Split, viernes, 4 de diciembre

 

Los días son como estacas clavadas bajo la lluvia en uno de los terraplenes que bajan hasta el Neretva. La hermosura de la garganta, de las montañas entre nieblas, de la gama de los abetos, del caudal del río es acaso más sobrecogedora por la proximidad de la muerte.

 

Después de dos días aciagos en Jablanica, buscando una grúa para salir de la desesperación en que nos estaba sumiendo una avería, un accidente que estuvo a punto de costarnos la vida. La inoportunidad de morirse precisamente ahora.

 

Regresamos de Jablanica a Split cuando la luz, hermosísima –un claro en la cortina de agua que se abatió sobre Jablanica-, empezaba a escasear. ¿En qué pensar buena parte del trayecto? Estuve resistiendo a la desesperación durante todo el día, a los sucesivos encontronazos con la fatalidad: dos camiones holandeses –que bajaban vacíos hacia Split-, una tan inflexible como hermosa teniente danesa, una grúa local que no llegaba, una grúa del Ejército español que no llegaba, un camión musulmán al que no era posible subir el coche fracturado sin ayuda mecánica, una última esperanza de salir de aquel naufragio en los camiones musulmanes cuando éstos huyeron y nos dejaron sin recursos, y al final una camioneta que sí nos salvó. Ahora estamos de nuevo en Split: un teléfono, un automóvil contratado en otra agencia y la esperanza en que, de alguna extraña manera, podamos empezar de nuevo, corregir el tiro de este viaje que comenzó de forma tan funesta. Yo no me reconcilié con mi periódico, pero hoy mostraron un rostro más humano, y yo no insistí en el planillo de los agravios. Escribí mi historia de la Turbina de Jablanica y luego hablé con ella.

++++++++++

▸ CONSIGNA 1:
En el texto sobre Jablanica, ¿qué vehículo logró al final sacarlos de allí?
▸ CONSIGNA 2:
Transcribe del texto sobre Jablanica el tramo que va de "Split, viernes, 4" hasta "de la muerte.".
Para responder, básate únicamente en el texto sobre Jablanica.

++++++++++

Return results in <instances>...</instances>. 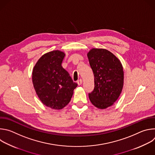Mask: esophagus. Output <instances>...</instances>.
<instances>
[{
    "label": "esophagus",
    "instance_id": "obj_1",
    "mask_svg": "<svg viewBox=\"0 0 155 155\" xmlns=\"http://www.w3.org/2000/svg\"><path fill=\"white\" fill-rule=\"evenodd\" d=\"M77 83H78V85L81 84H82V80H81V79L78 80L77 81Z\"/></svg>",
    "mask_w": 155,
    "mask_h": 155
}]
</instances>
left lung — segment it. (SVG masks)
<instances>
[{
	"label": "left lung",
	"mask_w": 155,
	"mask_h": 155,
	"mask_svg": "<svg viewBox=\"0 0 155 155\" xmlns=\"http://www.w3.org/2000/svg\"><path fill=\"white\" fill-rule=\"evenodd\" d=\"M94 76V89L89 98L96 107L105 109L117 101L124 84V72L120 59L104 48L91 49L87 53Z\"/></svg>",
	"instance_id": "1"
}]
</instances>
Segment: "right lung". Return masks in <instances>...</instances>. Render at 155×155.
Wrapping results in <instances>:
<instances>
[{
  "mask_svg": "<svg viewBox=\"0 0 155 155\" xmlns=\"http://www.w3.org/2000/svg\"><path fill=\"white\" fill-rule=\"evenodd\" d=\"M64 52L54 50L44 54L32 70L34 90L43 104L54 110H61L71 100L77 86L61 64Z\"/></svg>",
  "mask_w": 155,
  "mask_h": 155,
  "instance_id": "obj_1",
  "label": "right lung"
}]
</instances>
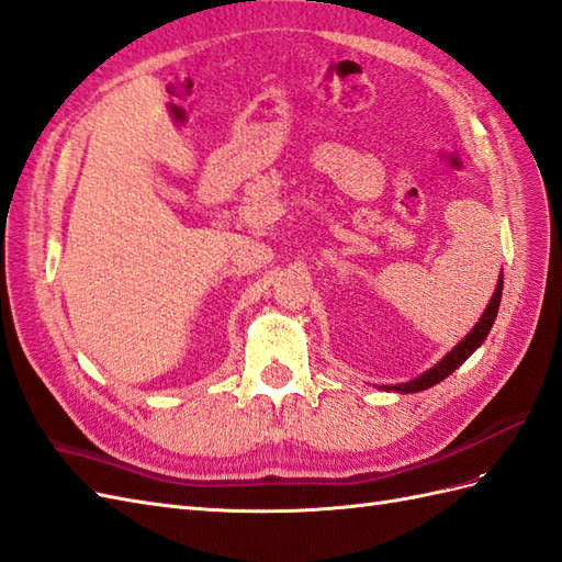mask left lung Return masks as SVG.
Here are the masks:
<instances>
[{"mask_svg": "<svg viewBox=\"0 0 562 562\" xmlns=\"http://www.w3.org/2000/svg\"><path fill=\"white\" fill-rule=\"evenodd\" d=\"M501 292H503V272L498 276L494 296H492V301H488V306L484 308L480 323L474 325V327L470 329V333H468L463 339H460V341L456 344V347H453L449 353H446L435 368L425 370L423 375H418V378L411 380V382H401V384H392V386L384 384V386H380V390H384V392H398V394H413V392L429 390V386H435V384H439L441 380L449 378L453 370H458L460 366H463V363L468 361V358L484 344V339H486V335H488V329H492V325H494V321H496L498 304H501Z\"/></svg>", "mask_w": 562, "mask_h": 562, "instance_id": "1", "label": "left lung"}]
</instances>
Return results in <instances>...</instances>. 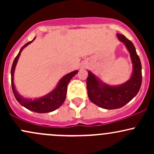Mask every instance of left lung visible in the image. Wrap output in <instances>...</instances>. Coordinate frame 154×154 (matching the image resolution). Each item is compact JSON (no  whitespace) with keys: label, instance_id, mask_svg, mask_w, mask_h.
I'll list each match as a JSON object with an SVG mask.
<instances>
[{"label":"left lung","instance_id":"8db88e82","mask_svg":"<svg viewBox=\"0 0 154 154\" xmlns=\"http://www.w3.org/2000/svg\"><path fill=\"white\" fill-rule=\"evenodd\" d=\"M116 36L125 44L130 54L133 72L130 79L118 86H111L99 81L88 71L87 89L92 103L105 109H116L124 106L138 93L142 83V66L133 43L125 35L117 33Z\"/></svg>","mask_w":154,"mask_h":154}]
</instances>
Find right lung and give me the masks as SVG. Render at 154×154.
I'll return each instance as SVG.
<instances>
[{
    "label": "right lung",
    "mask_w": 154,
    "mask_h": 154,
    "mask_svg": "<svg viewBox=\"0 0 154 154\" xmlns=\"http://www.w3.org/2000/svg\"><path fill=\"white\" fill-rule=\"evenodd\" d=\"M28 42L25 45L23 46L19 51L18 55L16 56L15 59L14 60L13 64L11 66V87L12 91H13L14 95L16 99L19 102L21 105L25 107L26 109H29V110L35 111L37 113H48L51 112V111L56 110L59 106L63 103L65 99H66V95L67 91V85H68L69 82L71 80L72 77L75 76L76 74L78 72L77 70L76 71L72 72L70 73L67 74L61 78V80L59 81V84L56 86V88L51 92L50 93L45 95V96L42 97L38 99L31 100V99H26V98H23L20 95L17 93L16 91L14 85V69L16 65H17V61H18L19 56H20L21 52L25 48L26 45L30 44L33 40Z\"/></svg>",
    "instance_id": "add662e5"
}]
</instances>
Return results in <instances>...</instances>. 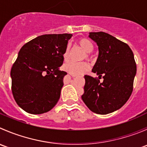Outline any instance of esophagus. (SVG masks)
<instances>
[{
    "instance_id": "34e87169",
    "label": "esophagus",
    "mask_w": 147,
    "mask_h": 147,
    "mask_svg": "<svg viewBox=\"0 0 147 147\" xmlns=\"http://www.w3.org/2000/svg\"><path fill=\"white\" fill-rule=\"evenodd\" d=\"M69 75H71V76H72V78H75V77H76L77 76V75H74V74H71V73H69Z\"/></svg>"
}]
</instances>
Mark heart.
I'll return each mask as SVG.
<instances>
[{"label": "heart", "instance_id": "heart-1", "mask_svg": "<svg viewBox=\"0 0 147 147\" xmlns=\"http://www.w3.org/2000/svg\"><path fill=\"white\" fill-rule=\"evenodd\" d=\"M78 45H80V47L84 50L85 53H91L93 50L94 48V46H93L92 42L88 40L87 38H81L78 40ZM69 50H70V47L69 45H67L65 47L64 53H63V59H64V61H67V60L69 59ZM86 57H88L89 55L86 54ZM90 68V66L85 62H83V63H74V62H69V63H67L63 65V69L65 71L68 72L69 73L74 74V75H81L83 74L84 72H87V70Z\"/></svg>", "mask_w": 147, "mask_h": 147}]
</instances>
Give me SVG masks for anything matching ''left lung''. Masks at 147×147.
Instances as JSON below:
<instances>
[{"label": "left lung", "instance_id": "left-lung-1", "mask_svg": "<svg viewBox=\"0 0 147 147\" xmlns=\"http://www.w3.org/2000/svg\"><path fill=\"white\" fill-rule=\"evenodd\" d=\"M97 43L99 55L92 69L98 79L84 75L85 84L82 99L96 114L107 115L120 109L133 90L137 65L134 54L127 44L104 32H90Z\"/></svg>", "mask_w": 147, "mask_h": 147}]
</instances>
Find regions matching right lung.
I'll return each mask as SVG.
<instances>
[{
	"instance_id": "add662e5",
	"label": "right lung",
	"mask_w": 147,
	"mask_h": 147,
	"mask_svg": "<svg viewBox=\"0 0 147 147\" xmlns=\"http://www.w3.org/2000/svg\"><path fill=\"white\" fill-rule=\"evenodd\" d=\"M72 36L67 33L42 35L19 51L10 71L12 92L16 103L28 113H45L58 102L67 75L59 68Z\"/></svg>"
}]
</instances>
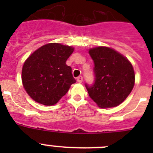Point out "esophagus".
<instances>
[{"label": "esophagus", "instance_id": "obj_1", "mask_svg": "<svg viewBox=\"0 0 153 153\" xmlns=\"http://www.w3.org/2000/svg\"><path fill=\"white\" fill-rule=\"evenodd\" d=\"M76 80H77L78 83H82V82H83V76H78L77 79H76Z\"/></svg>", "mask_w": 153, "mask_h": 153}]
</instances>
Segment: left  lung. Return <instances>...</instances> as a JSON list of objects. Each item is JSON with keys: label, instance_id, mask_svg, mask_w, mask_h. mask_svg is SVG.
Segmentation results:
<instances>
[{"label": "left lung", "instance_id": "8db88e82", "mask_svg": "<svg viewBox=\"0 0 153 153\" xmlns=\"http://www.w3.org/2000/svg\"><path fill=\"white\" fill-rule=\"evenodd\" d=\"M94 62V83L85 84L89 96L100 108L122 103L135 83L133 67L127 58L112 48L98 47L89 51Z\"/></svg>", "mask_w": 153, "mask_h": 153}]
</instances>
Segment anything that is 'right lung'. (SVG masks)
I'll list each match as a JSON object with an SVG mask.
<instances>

++++++++++

▸ RESULTADO DEL EJERCICIO 1:
Una camioneta.

▸ RESULTADO DEL EJERCICIO 2:
Split, viernes, 4 de diciembre

 

Los días son como estacas clavadas bajo la lluvia en uno de los terraplenes que bajan hasta el Neretva. La hermosura de la garganta, de las montañas entre nieblas, de la gama de los abetos, del caudal del río es acaso más sobrecogedora por la proximidad de la muerte.